Records from a dataset:
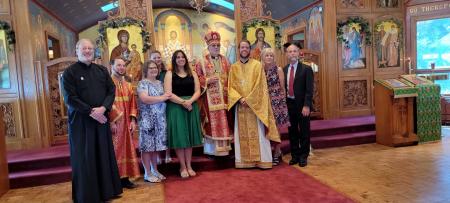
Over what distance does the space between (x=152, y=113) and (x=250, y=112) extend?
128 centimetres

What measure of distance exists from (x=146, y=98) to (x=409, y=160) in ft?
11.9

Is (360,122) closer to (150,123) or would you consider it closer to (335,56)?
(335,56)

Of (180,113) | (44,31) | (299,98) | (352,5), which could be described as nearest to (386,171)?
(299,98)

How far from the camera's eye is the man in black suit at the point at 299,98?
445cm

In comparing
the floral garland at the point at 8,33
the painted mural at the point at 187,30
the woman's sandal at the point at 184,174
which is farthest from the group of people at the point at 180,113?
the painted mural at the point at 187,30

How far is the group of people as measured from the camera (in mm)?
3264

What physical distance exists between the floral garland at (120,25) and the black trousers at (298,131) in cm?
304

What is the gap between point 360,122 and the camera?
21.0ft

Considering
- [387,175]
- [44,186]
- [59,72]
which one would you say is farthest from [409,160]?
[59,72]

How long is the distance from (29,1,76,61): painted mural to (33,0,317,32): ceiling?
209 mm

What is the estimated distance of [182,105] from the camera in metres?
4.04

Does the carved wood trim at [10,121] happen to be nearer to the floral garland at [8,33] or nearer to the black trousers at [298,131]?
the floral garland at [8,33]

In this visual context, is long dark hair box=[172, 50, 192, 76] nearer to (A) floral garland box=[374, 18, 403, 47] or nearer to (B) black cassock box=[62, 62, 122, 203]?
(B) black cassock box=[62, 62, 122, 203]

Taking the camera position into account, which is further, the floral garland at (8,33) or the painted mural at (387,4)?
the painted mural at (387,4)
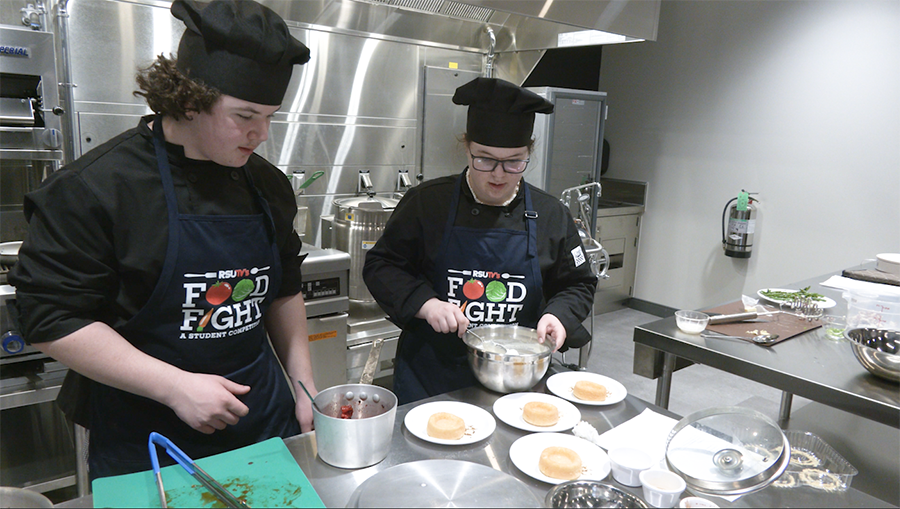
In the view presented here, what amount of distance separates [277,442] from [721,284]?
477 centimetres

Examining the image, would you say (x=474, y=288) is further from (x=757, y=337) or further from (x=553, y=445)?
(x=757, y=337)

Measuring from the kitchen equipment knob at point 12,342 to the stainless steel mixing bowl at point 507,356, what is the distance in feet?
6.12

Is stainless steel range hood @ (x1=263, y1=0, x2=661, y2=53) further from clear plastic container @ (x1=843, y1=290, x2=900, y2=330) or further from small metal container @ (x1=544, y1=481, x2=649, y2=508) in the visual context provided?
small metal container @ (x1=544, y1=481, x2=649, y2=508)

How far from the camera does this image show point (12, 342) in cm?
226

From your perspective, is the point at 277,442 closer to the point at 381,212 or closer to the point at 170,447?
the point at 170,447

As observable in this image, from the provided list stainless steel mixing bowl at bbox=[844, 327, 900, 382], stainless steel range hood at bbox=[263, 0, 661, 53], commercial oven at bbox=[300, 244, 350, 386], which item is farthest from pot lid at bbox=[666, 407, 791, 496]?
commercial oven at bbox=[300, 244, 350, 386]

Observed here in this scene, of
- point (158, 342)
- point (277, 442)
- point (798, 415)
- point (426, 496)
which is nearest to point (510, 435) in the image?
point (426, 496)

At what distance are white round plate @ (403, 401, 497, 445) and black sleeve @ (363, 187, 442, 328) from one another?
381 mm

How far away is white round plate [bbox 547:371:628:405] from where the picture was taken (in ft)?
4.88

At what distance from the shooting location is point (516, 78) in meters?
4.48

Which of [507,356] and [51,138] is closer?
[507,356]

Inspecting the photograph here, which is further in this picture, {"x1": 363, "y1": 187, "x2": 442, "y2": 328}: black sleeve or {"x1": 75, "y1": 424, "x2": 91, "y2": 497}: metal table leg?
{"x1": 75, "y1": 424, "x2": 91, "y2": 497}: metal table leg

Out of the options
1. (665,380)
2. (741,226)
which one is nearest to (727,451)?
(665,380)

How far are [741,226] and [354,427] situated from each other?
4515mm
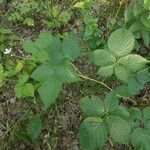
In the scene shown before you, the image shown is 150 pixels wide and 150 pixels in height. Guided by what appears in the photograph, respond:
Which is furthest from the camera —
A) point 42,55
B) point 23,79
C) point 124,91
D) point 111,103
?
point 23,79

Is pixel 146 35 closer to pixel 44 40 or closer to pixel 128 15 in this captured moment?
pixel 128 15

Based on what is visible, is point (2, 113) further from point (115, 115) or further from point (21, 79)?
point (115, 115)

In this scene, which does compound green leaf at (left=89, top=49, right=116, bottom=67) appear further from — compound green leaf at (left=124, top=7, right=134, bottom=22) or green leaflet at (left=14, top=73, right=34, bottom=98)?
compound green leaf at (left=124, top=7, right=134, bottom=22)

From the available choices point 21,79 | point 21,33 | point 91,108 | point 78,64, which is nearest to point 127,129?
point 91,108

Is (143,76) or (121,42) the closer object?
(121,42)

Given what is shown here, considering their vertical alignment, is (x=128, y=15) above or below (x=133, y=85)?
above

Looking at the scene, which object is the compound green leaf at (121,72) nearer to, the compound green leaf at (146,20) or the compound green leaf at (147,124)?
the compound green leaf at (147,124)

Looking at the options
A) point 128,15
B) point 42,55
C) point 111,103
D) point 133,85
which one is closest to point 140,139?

**Exercise:**
Rewrite the stretch from the line containing "In the scene" through the end of the material, changing "Looking at" to "Viewing" and leaving everything else as it is. Give only those lines.

**Response:**
In the scene shown before you, the image shown is 150 pixels wide and 150 pixels in height. Guided by what appears in the photograph, respond:
Which is furthest from the camera —
A) point 42,55
B) point 23,79
C) point 124,91
D) point 111,103
?
point 23,79

Is pixel 146 35 closer to pixel 44 40 or closer to pixel 128 15 in this captured moment?
pixel 128 15

Based on what is visible, is point (2, 113) further from point (115, 115) or further from point (21, 79)?
point (115, 115)

In this scene, which does compound green leaf at (left=89, top=49, right=116, bottom=67) appear further from — compound green leaf at (left=124, top=7, right=134, bottom=22) or green leaflet at (left=14, top=73, right=34, bottom=98)?
compound green leaf at (left=124, top=7, right=134, bottom=22)

From the available choices point 21,79 | point 21,33 | point 91,108 | point 78,64, which is nearest to point 127,129?
point 91,108

Is (143,76) or (121,42) the closer object?
(121,42)

Given what is shown here, considering their vertical alignment, is (x=128, y=15) above or below (x=133, y=85)?
above

Viewing the scene, which object is the compound green leaf at (121,72) nearer to, the compound green leaf at (146,20) or the compound green leaf at (147,124)?
the compound green leaf at (147,124)

Viewing the options
A) point 128,15
B) point 42,55
C) point 111,103
D) point 133,85
which one is closest to point 140,139?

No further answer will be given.